Exercise prompt ▸ The output should be the listing below, limited to the lines from the one with "Multiple Gap Expansion Joints" through the one with "Vetnova Cutania GlycoZoo", exact and without pictures.

------ Provided material ------

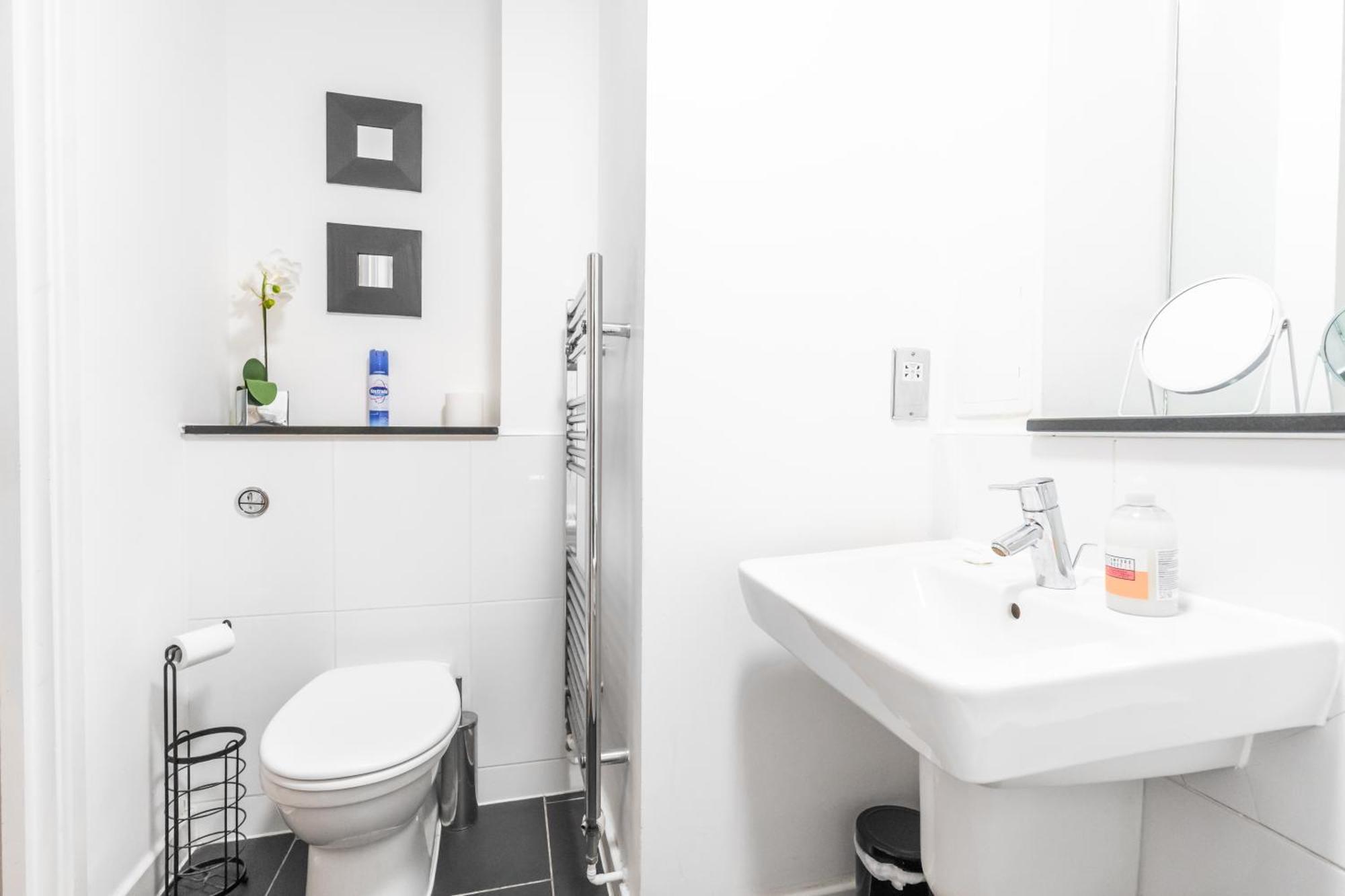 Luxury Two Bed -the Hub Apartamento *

------
------ Provided material ------

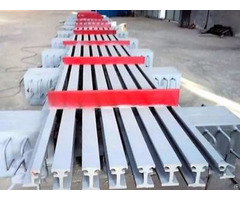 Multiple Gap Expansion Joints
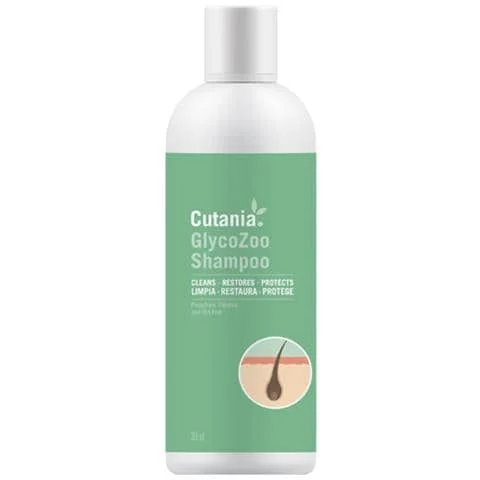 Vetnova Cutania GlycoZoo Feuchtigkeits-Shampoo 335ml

------
------ Provided material ------

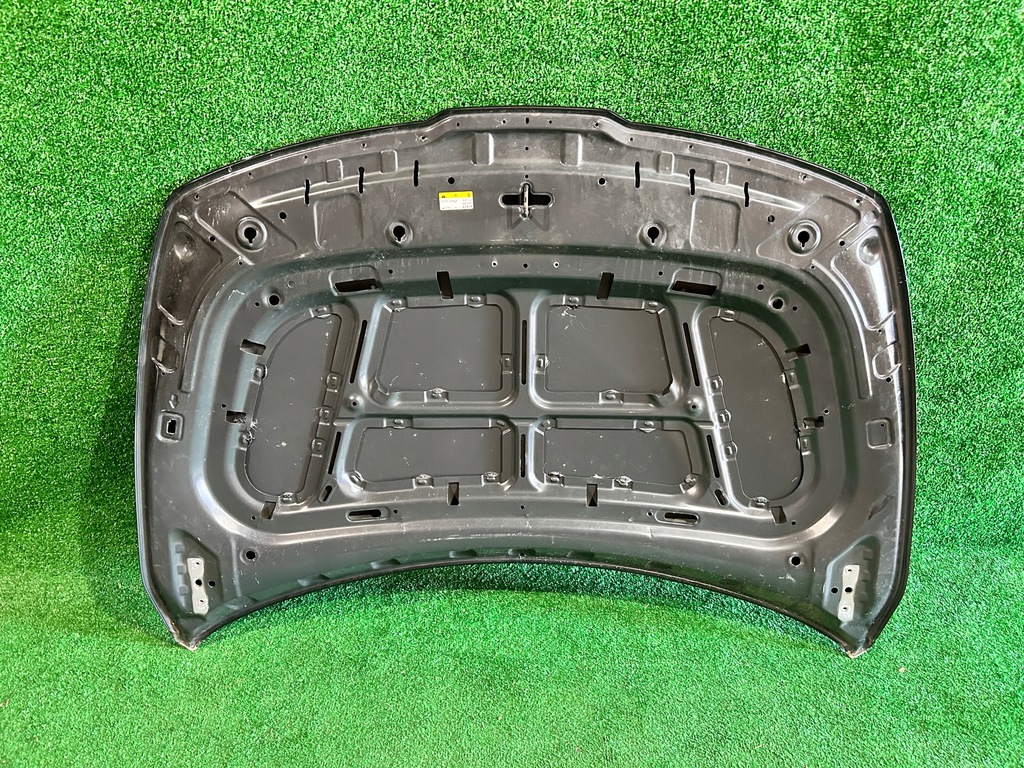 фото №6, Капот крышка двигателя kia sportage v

------

Your solution ▸
 Multiple Gap Expansion Joints
 Vetnova Cutania GlycoZoo Feuchtigkeits-Shampoo 335ml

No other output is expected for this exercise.